Invité sur France Inter le 4 mars, François Rebsamen, ministre du Travail, s’est prononcé en faveur du développement du temps partiels pour combattre le chômage plutôt que de la réduction et le partage global du temps de travail.

Le temps partiel constitue effectivement une manière de partager le travail, mais il est socialement injuste, et par ailleurs vecteur d’inégalités entre les femmes et les hommes. A l’inverse d’une réduction du temps de travail des contrats à temps plein – comme ce fut le cas lors de la mise en place des 35 heures –, le temps partiel fait peser sur une petite partie de la collectivité tous les efforts de résorption du chômage.

Or les salariés à temps partiels appartiennent souvent à des catégories sociales déjà fragilisées : comme le rappelle régulièrement la Dares (Direction de l’animation de la recherche, des études et des statistiques, le travail à temps partiel concerne majoritairement les femmes : 31 % des femmes contre 7 % des hommes ; mais également 27 % des jeunes, 25 % des seniors ou encore 25 % des personnes les moins diplômés.

Parmi ces catégories, les femmes sont les plus concernées : en France, 82% des salariés à temps partiel sont des femmes. Cette inégalité se double d’une autre caractéristique : la proportion de femmes à temps partiel est considérablement accrue lorsqu’elles ont des enfants à charge. Ainsi, plus de 45 % des femmes salariées ayant trois enfants travaillent à temps partiel.

A l’inverse, selon l’Anact (Agence nationale pour l’amélioration des conditions de travail), le choix du temps partiel par les hommes suit une courbe opposée, car ils choisissent ce type de contrat majoritairement lorsqu’ils n’ont pas d’enfants à charge : 18 % d’entre eux travaillent à temps partiel afin d’exercer une autre activité professionnelle, reprendre des études ou se former.
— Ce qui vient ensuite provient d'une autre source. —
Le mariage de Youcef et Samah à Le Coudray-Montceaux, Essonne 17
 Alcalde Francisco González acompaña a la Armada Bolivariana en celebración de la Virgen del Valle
Par ailleurs, le travail à temps partiel est une solution précaire et incertaine. En effet, les 32 % de salariés déclarant travailler à temps partiel faute de trouver un emploi à temps plein, sont en majorité moins diplômés que les autres salariés, occupent des emplois dits à faibles qualifications et leur contrat sont le plus souvent des CDD (contrats à durée déterminée) ou relèvent de l’intérim. Par ailleurs, parmi les 41 % déclarant choisir de leur plein gré le temps partiel, beaucoup le font parce qu’ils s’occupent de leurs ou de leurs parents. Qu’il s’agisse du soin des enfants ou des parents (des leurs ou ceux de leur conjoint), ce sont quasi-exclusivement les femmes qui sont, de fait, impliquées. Ces contraintes relativisent assez largement la notion de choix.

Quand on sait qu’en France plus de la moitié des travailleurs à temps partiel gagnent moins de 850 euros par mois, on voit en quoi un partage plus juste du temps de travail est un enjeu décisif en termes d’égalité et de dignité. Accroitre le recours au temps partiel comme outil de lutte contre le chômage, c’est donc favoriser des logiques inégalitaires déjà en place, qui ne permettent ni l’autonomie des salariés ni l’indépendance financière des femmes.

On peut penser à l’inverse que le chômage est un problème collectif, et que sa résorption, pour être juste, doit passer par des mesures qui mobilisent l’ensemble des salariés et de ceux et celles qui souhaiteraient pouvoir l’être. La réduction et le partage du temps de travail et des richesses font parties des solutions à enfin prendre en compte et mettre en œuvre.